:: WHAT THE TASK REQUIRES ::
Each line of the data that mentions the string "suggesting" needs to be identified and copied.

:: RECORDS FOR THE EXERCISE ::
=======
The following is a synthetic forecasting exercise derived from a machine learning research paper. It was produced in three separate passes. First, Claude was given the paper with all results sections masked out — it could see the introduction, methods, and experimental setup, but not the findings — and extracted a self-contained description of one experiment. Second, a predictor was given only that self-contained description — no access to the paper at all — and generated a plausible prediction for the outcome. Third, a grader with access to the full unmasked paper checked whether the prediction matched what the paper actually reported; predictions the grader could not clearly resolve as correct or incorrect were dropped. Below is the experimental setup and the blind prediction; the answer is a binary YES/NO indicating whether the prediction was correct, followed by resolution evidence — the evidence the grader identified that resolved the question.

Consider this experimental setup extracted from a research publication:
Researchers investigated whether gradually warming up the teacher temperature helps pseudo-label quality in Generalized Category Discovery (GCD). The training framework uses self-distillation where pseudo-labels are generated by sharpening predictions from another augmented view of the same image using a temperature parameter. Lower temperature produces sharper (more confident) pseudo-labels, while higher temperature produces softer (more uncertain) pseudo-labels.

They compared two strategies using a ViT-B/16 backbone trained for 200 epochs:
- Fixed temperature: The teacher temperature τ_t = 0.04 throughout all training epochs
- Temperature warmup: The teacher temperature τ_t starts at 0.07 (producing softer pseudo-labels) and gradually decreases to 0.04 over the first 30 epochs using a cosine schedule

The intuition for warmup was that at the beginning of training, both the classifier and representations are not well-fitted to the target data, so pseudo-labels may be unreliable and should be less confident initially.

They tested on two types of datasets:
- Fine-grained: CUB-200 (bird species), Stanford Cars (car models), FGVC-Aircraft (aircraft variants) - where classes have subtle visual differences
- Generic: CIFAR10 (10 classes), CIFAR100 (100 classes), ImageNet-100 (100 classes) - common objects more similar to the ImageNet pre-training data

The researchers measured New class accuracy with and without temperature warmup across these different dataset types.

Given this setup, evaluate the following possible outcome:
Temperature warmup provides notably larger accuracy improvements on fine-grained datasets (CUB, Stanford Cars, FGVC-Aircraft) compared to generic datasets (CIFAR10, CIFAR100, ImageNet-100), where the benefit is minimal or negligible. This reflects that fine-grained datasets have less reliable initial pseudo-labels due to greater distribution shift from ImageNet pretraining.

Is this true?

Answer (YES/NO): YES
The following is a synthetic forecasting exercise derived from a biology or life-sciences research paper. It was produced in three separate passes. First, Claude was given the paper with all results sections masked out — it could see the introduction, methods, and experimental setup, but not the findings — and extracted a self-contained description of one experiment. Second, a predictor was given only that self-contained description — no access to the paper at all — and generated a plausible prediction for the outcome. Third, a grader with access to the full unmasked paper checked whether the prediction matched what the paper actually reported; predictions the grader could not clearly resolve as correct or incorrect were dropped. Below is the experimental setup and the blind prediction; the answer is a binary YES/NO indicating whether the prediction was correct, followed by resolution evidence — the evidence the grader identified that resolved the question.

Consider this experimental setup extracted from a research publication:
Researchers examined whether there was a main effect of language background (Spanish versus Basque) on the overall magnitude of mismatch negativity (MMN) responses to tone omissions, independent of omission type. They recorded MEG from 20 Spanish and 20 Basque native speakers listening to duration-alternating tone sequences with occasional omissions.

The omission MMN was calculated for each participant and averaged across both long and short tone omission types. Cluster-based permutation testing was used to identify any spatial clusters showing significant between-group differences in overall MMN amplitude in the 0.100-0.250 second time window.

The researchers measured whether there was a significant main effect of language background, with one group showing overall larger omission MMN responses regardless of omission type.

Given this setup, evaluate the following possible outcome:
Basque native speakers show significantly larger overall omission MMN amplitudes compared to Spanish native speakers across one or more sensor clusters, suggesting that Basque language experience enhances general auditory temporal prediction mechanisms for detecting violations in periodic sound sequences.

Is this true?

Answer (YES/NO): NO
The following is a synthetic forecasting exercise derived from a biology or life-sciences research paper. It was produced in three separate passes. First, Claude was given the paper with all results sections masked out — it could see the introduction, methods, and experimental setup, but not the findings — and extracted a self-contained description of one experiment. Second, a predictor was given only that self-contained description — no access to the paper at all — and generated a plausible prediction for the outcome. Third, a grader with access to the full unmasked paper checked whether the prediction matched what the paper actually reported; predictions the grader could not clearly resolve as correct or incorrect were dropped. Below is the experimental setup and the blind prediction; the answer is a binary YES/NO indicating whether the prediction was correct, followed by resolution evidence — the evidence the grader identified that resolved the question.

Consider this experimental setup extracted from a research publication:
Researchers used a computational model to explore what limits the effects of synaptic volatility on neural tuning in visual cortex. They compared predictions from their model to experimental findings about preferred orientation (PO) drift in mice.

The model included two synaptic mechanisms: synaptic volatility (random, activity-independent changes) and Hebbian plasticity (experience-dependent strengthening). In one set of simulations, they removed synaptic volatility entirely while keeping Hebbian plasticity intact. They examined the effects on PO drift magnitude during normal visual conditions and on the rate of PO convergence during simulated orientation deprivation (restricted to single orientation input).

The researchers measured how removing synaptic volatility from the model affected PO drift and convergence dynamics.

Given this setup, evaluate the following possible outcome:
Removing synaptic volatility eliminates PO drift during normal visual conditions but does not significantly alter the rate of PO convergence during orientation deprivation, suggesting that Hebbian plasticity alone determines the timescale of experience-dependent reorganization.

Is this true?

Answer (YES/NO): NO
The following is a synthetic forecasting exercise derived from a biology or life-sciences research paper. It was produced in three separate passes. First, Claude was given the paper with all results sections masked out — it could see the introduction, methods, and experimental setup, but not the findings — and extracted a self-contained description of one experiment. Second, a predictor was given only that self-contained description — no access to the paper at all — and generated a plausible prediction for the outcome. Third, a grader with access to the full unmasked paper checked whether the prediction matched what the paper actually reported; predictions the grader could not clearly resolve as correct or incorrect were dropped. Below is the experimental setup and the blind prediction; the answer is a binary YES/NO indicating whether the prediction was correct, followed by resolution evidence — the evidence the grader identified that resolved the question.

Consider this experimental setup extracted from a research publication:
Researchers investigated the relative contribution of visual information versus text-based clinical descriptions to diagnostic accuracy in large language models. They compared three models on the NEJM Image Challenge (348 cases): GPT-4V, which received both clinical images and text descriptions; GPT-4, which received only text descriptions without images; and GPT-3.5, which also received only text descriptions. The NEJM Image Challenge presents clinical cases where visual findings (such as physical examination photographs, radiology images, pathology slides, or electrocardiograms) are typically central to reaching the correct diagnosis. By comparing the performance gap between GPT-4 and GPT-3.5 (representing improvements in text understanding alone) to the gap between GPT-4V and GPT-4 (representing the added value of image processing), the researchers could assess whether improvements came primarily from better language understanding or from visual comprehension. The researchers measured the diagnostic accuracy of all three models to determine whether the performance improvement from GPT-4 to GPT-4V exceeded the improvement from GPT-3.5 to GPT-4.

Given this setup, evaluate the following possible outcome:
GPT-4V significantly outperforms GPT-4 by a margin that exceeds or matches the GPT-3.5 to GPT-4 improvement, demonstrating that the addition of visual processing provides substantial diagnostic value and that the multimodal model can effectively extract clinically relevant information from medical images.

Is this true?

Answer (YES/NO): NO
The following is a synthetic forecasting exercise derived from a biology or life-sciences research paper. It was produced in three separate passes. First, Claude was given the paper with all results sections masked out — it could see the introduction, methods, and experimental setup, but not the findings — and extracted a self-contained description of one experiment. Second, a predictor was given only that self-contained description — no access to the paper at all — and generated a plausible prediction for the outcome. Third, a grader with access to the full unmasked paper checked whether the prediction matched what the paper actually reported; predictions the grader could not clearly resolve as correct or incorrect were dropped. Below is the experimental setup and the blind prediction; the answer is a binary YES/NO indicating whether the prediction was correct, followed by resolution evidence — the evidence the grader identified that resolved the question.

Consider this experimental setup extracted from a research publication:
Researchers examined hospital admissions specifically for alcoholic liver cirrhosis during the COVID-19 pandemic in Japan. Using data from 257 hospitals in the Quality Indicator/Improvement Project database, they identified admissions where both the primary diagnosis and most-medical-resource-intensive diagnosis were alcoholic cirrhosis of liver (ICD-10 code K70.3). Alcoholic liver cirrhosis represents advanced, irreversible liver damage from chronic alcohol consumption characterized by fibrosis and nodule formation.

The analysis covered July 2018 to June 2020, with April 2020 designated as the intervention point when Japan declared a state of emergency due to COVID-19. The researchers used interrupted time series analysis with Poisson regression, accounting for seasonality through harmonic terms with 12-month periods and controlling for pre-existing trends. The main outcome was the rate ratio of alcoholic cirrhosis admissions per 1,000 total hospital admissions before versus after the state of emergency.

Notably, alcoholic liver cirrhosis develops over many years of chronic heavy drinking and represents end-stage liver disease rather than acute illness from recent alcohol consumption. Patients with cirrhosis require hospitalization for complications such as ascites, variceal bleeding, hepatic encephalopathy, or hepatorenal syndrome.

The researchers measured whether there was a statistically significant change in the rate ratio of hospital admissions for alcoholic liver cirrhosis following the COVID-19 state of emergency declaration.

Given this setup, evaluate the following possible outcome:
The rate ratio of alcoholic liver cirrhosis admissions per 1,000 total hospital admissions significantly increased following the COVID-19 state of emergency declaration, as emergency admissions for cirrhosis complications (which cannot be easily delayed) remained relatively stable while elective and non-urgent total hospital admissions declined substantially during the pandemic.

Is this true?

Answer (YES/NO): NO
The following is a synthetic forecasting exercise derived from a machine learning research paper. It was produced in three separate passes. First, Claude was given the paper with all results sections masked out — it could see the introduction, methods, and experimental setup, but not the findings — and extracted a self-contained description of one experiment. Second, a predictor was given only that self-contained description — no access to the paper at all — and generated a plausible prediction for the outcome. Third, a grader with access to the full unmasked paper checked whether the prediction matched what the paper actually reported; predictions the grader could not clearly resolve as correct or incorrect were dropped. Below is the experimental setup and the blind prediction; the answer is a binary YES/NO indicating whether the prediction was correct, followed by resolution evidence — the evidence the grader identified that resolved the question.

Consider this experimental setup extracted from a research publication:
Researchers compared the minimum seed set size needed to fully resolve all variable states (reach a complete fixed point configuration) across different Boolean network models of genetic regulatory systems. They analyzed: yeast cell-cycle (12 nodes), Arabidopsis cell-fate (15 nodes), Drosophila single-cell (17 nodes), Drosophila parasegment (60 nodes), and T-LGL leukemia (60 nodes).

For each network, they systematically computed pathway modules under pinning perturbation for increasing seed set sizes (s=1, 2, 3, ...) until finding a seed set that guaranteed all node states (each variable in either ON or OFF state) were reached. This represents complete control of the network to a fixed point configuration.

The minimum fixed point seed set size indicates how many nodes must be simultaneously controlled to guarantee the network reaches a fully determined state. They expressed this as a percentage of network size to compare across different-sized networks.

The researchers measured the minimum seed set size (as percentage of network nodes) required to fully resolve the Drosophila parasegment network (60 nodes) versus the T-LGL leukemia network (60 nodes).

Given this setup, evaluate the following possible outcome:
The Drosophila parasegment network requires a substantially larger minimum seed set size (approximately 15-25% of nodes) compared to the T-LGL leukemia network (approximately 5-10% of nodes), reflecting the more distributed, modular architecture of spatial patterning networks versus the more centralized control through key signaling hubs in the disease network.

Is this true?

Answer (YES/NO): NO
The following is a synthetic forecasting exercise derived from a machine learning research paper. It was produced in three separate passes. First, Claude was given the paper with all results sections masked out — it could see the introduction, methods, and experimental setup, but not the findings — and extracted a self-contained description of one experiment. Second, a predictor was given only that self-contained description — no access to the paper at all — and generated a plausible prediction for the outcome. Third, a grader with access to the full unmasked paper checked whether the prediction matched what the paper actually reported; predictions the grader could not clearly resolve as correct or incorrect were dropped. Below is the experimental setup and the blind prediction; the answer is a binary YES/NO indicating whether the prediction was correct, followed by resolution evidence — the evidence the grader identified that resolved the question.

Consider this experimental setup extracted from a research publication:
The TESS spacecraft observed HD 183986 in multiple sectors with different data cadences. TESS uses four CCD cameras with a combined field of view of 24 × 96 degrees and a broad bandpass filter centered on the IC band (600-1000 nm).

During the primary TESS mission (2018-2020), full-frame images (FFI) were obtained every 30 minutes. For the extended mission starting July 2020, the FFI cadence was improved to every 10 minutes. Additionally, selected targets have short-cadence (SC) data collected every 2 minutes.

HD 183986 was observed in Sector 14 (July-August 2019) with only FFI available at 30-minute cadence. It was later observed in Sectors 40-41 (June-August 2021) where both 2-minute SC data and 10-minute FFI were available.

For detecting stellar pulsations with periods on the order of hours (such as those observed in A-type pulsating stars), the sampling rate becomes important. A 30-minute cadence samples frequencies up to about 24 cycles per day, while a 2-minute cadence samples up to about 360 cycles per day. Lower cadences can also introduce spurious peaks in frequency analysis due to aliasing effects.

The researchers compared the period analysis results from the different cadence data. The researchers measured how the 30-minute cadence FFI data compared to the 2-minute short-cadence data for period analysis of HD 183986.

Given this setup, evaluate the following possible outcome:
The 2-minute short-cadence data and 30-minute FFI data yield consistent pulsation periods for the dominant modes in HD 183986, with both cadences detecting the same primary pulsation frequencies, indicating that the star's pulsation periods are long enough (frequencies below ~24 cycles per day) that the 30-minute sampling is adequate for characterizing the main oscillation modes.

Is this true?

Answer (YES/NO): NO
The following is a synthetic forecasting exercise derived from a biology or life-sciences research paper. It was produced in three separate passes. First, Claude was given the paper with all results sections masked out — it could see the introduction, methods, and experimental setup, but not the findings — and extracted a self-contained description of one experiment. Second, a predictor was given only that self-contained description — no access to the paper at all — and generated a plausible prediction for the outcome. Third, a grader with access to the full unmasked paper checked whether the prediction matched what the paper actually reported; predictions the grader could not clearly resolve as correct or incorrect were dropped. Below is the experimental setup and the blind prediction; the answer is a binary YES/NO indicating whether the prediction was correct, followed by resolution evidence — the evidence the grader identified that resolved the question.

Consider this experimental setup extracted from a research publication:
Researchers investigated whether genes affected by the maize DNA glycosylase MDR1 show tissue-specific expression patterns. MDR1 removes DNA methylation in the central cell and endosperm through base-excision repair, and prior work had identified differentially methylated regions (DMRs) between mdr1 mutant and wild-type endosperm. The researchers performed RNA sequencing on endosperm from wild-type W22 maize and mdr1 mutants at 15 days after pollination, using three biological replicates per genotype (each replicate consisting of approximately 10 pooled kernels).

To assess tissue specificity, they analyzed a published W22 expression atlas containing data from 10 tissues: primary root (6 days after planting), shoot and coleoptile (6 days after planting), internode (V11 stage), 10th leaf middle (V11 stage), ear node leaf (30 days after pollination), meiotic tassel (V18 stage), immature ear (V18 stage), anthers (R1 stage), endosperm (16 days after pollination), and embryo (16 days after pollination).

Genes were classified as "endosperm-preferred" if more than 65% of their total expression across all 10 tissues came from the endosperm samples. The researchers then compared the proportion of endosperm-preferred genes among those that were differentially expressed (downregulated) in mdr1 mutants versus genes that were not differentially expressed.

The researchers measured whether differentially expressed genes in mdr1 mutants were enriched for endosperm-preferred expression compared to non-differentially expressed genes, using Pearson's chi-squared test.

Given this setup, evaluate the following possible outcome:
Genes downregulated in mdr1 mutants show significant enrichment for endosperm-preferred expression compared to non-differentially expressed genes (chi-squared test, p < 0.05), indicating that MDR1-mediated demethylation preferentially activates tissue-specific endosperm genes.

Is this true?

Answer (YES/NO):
=======
:: ANSWER TO THIS EXERCISE ::
Basque native speakers show significantly larger overall omission MMN amplitudes compared to Spanish native speakers across one or more sensor clusters, suggesting that Basque language experience enhances general auditory temporal prediction mechanisms for detecting violations in periodic sound sequences.
Removing synaptic volatility eliminates PO drift during normal visual conditions but does not significantly alter the rate of PO convergence during orientation deprivation, suggesting that Hebbian plasticity alone determines the timescale of experience-dependent reorganization.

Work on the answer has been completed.